T.H. Les femmes jouent depuis des décennies un
rôle prépondérant dans les métiers du livre, mais les postes à responsabilité
sont presque toujours occupés par des hommes. Ce que l’on voit timidement se
modifier à la fin du XXe siècle, et que la trajectoire de Lysiane D’Haeyere,
puis de Luce Wilquin, incarnent parfaitement, c’est la reconnaissance publique
de la figure de l’éditrice. On observe donc une plus grande parité depuis une
trentaine d’années, mais la féminisation de la profession est loin d’être
acquise.
Avez-vous, à titre
personnel, fait des découvertes en cours de travail ?
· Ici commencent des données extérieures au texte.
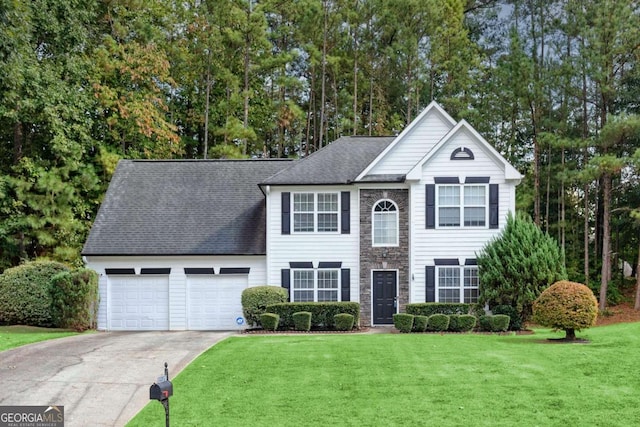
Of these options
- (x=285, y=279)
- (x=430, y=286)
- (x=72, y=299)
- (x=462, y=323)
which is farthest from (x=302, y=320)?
(x=72, y=299)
T.H. Je pense par exemple à l’édition littéraire
de l’entre-deux-guerres, que les archives de La Renaissance du Livre ont aidée
à sortir de l’ombre. On associe généralement cette période aux origines de
l’édition industrielle en bande dessinée, avec Hergé chez Casterman ou les
débuts du Journal de Spirou chez
Dupuis. Or l’ancêtre de La Renaissance du Livre que l’on connaît aujourd’hui y
occupe une place centrale en littérature. Pour compenser l’absence de
rentabilité de son catalogue littéraire, la maison multiplie les ouvrages
scolaires dans le domaine de l’enseignement technique et les beaux livres
vendus par courtage. Elle y excelle à la Libération avec la réédition, en
plusieurs volumes, de l’Histoire de la Belgique d’Henri Pirenne, tandis que le secteur entre dans une phase de grande
prospérité, dont profiteront à leur manière Marabout et Artis-Historia.
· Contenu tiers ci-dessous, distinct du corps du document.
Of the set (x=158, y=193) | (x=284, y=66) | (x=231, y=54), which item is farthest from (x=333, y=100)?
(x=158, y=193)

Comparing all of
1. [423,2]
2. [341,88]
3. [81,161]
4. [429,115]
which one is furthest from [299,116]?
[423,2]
P.D. La surprise que je retiens quant à moi, pour
insister une fois encore sur l’importance de l’histoire dans la longue durée,
c’est d’avoir vu se reproduire du XVe siècle à nos jours un même discours des
professionnels du livre au sujet de leur propre statut culturel, du manque
d’intérêt que le public et les pouvoirs publics portent à leur activité. Notre
livre fait l’histoire des pratiques d’édition, mais aussi des représentations
du livre et du travail éditorial. Thierry Martens, pionnier du livre imprimé en
Belgique dès 1473, se plaint amèrement au début du XVIe siècle de ce que les
lecteurs prêtent plus de poids et de prestige aux ouvrages édités hors de
Belgique alors que ceux qui sortent de ses presses, dit-il, valent bien ceux
qui viennent de Bâle ou de Paris. Ce discours, on l’entendra à travers
l’histoire jusqu’à nos jours, de même qu’un discours souvent très sévère des
auteurs au sujet des éditeurs locaux. C’est l’expression d’un classique
complexe d’insécurité propre aux aires périphériques. C’est aussi le reflet
d’une très curieuse tendance des acteurs culturels belges à noircir le tableau
au sein duquel ils figurent. Si notre livre permet de mettre mieux en lumière
ce tableau, sans ignorer ses zones d’ombre ou ses lacunes, et de faire valoir
ce que nos éditeurs de poésie ou nos éditeurs industriels ont de singulier et
de créatif, nous n’aurons pas travaillé en vain.